I’ll be surrounded by the best athletes on Earth, and (something I never thought would be true) I’ll be there as one of their peers, not a spectator.
It is bizarre how you can dream about a moment like that for so long (20 years!), and when you get there, you realise there’s something more you want.
So I am sitting here at Wolverhampton University (Australian Judo Team holding camp) and it has dawned on me that in less than a week I will have accomplished the dream I have had since I was a six year old boy.
For me, that is a medal.
I am the first to admit that I am an outsider and unlikely to figure too highly in many people’s medal guesses. But, guess what?
I will walk on that mat ranked #13 out of 36 in the 66kg category.

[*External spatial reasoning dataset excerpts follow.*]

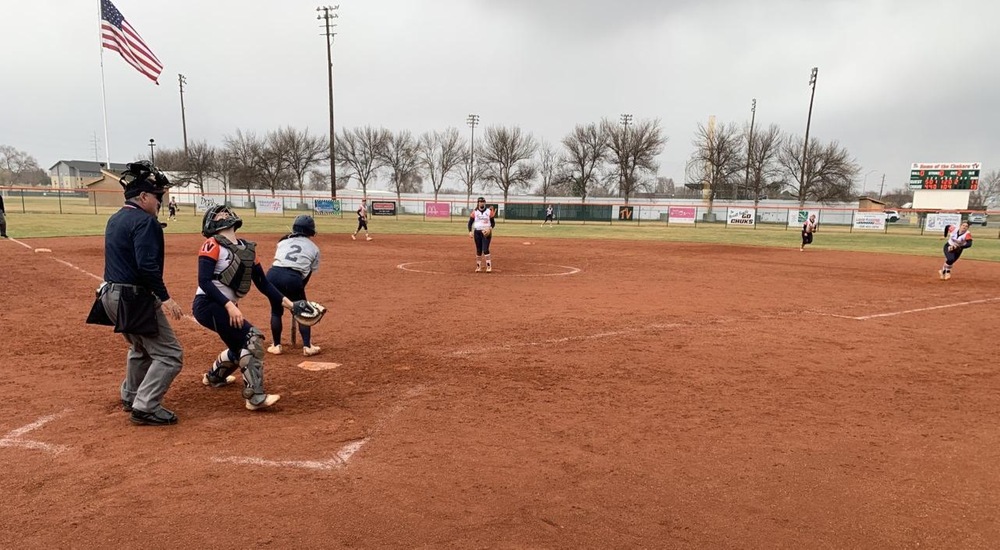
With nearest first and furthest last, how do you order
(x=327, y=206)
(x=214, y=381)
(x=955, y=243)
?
1. (x=214, y=381)
2. (x=955, y=243)
3. (x=327, y=206)

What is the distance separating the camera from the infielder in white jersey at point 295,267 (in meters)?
6.64

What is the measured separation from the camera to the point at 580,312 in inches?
386

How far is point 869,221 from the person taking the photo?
141ft

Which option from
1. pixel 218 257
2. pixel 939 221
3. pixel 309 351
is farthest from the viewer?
pixel 939 221

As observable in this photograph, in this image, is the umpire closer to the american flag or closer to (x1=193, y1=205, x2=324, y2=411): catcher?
(x1=193, y1=205, x2=324, y2=411): catcher

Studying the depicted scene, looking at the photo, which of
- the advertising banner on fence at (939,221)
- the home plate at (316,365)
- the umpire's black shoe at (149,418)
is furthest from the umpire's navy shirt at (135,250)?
the advertising banner on fence at (939,221)

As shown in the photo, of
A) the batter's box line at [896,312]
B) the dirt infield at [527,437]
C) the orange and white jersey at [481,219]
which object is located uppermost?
the orange and white jersey at [481,219]

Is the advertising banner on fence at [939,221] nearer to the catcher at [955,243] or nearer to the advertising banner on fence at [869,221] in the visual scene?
the advertising banner on fence at [869,221]

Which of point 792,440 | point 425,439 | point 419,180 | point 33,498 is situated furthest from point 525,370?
point 419,180

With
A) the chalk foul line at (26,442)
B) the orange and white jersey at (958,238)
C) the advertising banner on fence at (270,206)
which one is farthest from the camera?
the advertising banner on fence at (270,206)

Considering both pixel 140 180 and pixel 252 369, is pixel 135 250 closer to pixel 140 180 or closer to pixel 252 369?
pixel 140 180

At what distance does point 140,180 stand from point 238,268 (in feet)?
3.42

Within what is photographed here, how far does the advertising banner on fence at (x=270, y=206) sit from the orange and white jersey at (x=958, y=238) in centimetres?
4740

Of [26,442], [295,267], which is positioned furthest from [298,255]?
[26,442]
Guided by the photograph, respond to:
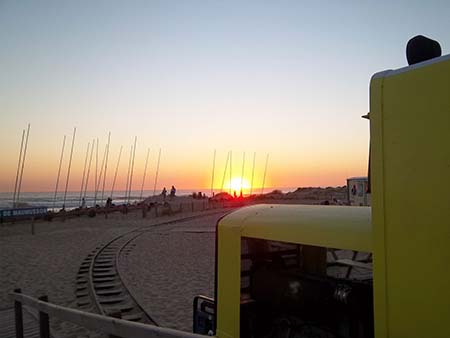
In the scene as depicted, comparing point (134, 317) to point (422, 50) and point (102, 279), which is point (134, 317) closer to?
point (102, 279)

I really hope my rivals are superstitious because I have every intention of being a bad omen for them.
I’ve been lucky enough to do a few interviews and stuff in recent times and the same theme keeps coming up: “It’s so great just to be here”.
Whilst, yes, this is true, that is the furthest thing from my mind.
If you follow my Facebook page you would have noticed that I see this competition as a war and am treating it as such.
Some of the reasons I can’t ‘enjoy’ the moment right now are;
* There are 272 athletes on the World Ranking List in my weight class. That means there are 236 guys who would walk over hot coals to be where I am. I owe it to them to strive for MORE than participation.
* I owe it to my family, who have had to deal with me travelling the world, training every day and putting my life on hold for this dream. It isn’t their dream but they have all put their necks on the line for me at some stage.
* I owe it to my team mates and coaches. Judo isn’t Ballet (no offence). My team have quite literally been bruised, battered, slammed, pinned and choked, all for my benefit.
* Most importantly, I owe it to the six year old little boy who sat in front of the TV with his mouth wide open. I didn’t realise at the time, but the only way those athletes were in that stadium is because they never settled for ‘good enough’. Being there, watching the Opening Ceremony, was just a SMALL part of their dream.
* COMPETING is what they were there for, what had gotten them there, and what was driving them to be the best they could be on the ultimate stage, the Olympic Games
I am willing to accept whatever result comes next Sunday as long as I go out, compete, and give it everything I can. In my mind, there is no second chance.
I cannot and will not have that enter my mind.
I will end this post with a quote from Steve Prefontaine, one of the most inspirational athletes to ever walk this Earth;
“To give anything less than your best, is to sacrifice the gift.”